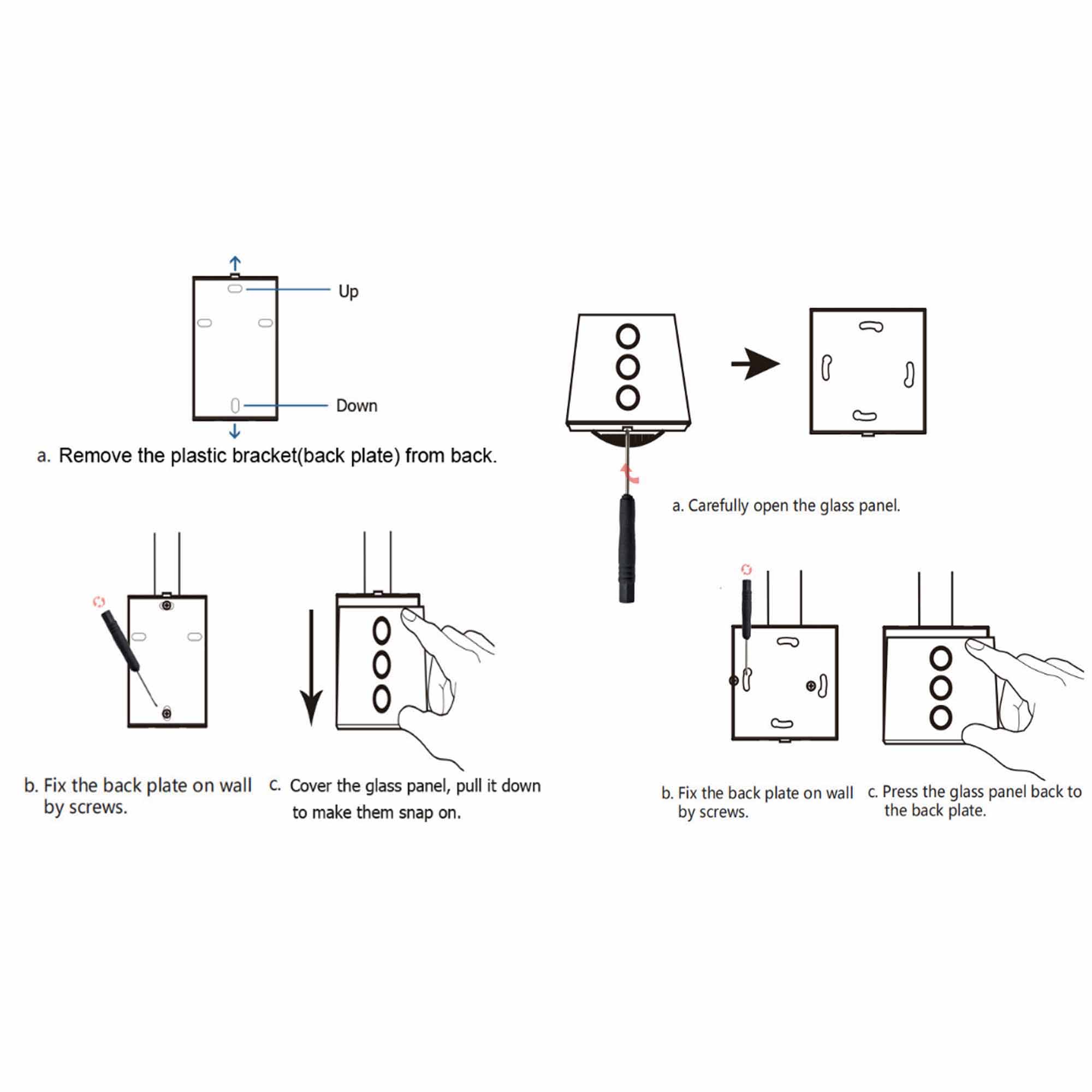 Up

Down

a. Remove the plastic bracket(back plate) from back.

b. Fix the back plate on wall by screws.

c. Cover the glass panel, pull it down to make them snap on.

a. Carefully open the glass panel.

b. Fix the back plate on wall by screws.

c. Press the glass panel back to the back plate.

----

## Work item:
Only the lines from the one containing "a. Carefully open the glass panel." through the last line of the records are to be set down, exactly as they appear.

## Result of this exercise:
a. Carefully open the glass panel.

b. Fix the back plate on wall by screws.

c. Press the glass panel back to the back plate.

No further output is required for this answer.